*TEKS SUMBER*:

-->

Pandangan tentang Perbuatan Tuhan dan Manusia dalam Teologi Islam

fikriamiruddin.com - Terdapat dua golongan besar dalam memahami perbuatan manusia, yakni Jabariyah dan Qadariyah. Golongan Qadariyah memandang bahwa manusia itu berkehendak dan melaksanakan perbuatannya secara bebas. Golongan Jabariyah berpendapat Allah mengetahui segala sesuatu, ilmu-Nya meliputi apa yang akan terjadi pada seseorang, baik atau buruk. Hal itu memberi kepastian bahwa manusia hanya bisa berbuat sesuai dengan pengetahuannya.

Teologi Islam

Paham Jabariyah memandang manusia tidak merdeka dan mengerjakan perbuatannya dalam keadaan terpaksa. Penyebar ajaran ini, Jahm bin Safwan, memandang manusia tidak mempunyai kekuasaan untuk berbuat sesuatu. Ia tidak mempunyai daya, kekuasaan, kemauan dan pilihan. Allah pencipta tindakannya, seperti halnya perbuatan pahala dan siksaan adalah paksaan. Apabila demikian, maka kewajiban juga paksaan (jabr).

Dalam hal ini, Ahmad Amin mengungkapkan bahwa manusia tak ubahnya bulu burung yang ditiup angin. Bulu itu bergerak atau diam ditentukan oleh ada atau tidak adanya angin. Paham ini kemudian dikenal dengan nama Jabariyah-Jahmiyah. Lain halnya dengan Jabariyah-Najjariyah yang berpendapat bahwa perbuatan manusia baik atau buruk ciptaan Allah. Manusia mempunyai andil dalam mewujudkan perbuatan itu.

Daya diciptakan Allah dalam diri manusia mempunyai efektifitas dalam mewujudkan perbuatannya. Daya itu dinamakan kasb. Paham Jabariyah ini dalam Islam berkelanjutan pada aliran al-Asy’ariyah. Paham ini memandang manusia lemah. Manusia yang demikian itu banyak bergantung pada kehendak dan kemauan Tuhan. Dalam melukiskan hubungan perbuatan manusia dengan kehendak dan kekuasaan Tuhan, Asy’ari juga memakai istilah kasb (perolehan).

Kasb manusia, menurut Asy’ari adalah ciptaan Allah. Pendapat tersebut didasarkan pada pemahaman terhadap QS. al-Saffat ayat 96 yang mengungkapkan bahwa Allah menciptakan kalian dan menciptakan apa yang kalian perbuat. Kasb itu terjadi sebenarnya dengan perantara kekuatan yang diciptakan pada orang yang memperoleh daya. Ajaran Asy’ari ini oleh pengikut-pengikut setianya dengan berbagai modifikasi dan penjelasannya masing-masing, seperti al-Baqillani, al-Juwaini, dan al-Ghazali.

*DATA TERSEDIA*:
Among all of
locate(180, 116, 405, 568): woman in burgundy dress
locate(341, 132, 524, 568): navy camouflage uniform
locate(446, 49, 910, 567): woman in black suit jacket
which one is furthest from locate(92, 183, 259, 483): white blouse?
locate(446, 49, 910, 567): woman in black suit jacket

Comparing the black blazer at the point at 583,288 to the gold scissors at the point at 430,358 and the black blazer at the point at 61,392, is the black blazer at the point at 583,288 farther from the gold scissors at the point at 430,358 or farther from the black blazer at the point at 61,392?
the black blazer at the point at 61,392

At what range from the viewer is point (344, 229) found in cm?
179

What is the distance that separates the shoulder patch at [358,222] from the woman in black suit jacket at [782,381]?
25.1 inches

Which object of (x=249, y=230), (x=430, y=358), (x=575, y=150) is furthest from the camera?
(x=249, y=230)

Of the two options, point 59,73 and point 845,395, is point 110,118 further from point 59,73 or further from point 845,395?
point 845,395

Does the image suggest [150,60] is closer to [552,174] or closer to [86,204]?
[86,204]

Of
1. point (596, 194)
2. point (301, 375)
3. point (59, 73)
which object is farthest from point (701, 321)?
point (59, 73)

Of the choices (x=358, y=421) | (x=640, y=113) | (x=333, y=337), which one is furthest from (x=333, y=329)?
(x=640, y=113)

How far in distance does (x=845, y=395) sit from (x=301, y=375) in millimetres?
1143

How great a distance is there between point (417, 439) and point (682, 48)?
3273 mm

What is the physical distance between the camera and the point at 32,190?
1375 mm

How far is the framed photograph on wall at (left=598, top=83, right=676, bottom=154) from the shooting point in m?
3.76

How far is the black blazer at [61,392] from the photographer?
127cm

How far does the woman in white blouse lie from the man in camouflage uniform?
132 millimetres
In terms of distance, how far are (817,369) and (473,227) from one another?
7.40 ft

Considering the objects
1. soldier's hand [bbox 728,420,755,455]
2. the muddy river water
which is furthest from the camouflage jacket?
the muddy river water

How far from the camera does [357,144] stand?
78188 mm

*SOAL LATIHAN A*:
Jawab pertanyaan berikut berdasarkan teks tentang perbuatan Tuhan dan manusia dalam teologi Islam:
(i) Siapa penyebar ajaran Jabariyah yang disebut dalam teks?
(ii) Dengan apa Ahmad Amin mengumpamakan manusia?
(iii) Ayat Al-Qur'an mana yang menjadi dasar pendapat Asy'ari bahwa kasb manusia adalah ciptaan Allah?
*SOAL LATIHAN B*: Sebutkan semua nama tokoh manusia yang disebut dalam teks tentang perbuatan Tuhan dan manusia dalam teologi Islam.
*SOAL LATIHAN C*: Lanjutkan teks tentang perbuatan Tuhan dan manusia dalam teologi Islam, dimulai setelah kalimat terakhirnya.

*JAWABAN TERTULIS A*:
(i) Jahm bin Safwan.
(ii) Bulu burung yang ditiup angin.
(iii) QS. al-Saffat ayat 96.

*JAWABAN TERTULIS B*: Jahm bin Safwan, Ahmad Amin, Asy'ari, al-Baqillani, al-Juwaini, al-Ghazali.

*JAWABAN TERTULIS C*:
Al-Ghazali sebagaimana al-Asy’ari berpendapat bahwa Allah-lah pencipta daya (qudrah) dan gerakan (al-maqdur) yang keduanya melahirkan perbuatan. Gerakan itu tidak dapat disebut ciptaan daya manusia sekalipun gerakan itu dipihaknya. Tidak satu pun makhluk hawadith yang memiliki daya atau kekuatan untuk menciptakan perbuatannya tanpa peran serta Allah.

Baca Juga: Pendapat Aliran Teologi tentang Iman dan Kufur

Al-Baqillani dalam hal perbuatan manusia, ia mempunyai pandangan yang berbeda dengan gurunya, yakni al-Asy’ari. Bahwa manusia menurutnya mempunyai sumbangan yang efektif dalam mewujudkan perbuatannya. Tuhan hanya mewujudkan gerak pada diri manusia. Adapun bentuk, sifat, dan jenis gerak dihasilkan oleh manusia itu sendiri.

Dalam mengembangkan konsep Asy’ariyah, Abd al-Malik al-Juwaini mengemukakan bahwa perbuatan manusia itu bukan paksaan, lantaran ia dapat membedakan antara tangan gemetar dengan tangan digerakkan untuk suatu maksud. Manusia berdaya (qadir) dan ia memperoleh perbuatannya (muktasib). Yang terakhir dimaksudkan bahwa manusia berdaya untuk berbuat, namun dayanya itu tidak mempunyai efek kepada yang disanggupi.

Lebih lanjut dikatakan, wujud perbuatan tergantung pada daya yang ada pada manusia, wujud daya ini bergantung pula pada sebab lain, dan sebab itu bersumber pada sebab lain dan seterusnya sampai pada sebab segala sebab, dialah Tuhan (Allah). Selanjutnya bagi Maturidi bahwa semua perbuatan hamba adalah ciptaan Allah yang dititipkan kepada hamba-Nya. Dalam hal ini, terdapat dua perbuatan, yakni perbuatan Tuhan dan perbuatan manusia.

Perbuatan Tuhan mengambil bentuk penciptaan daya dalam diri manusia dan pemakaian daya itu sendiri merupakan perbuatan manusia, daya diciptakan bersama perbuatan. Menurut Bazdawi (Maturidiyah Bukhara), perbuatan Tuhan di sini adalah penciptaan perbuatan manusia bukan penciptaan daya. Dari sini ia mengambil kesimpulan bahwa perbuatan manusia sungguh diciptakan Tuhan, tidaklah perbuatan Tuhan.

Sedangkan menurut Qadariyah, manusia mempunyai kebebasan untuk melakukan perbuatan-perbuatannya. Di samping itu, manusia mempunyai kekuasaan atau daya tindakan-tindakannya. Golongan Qadariyah ini kemudian menampakkan dirinya pada Mu’tazilah. Mereka menerima kebebasan manusia dalam melakukan perbuatannya. Lantaran mereka bebas maka segala tanggung jawab harus dipikulnya.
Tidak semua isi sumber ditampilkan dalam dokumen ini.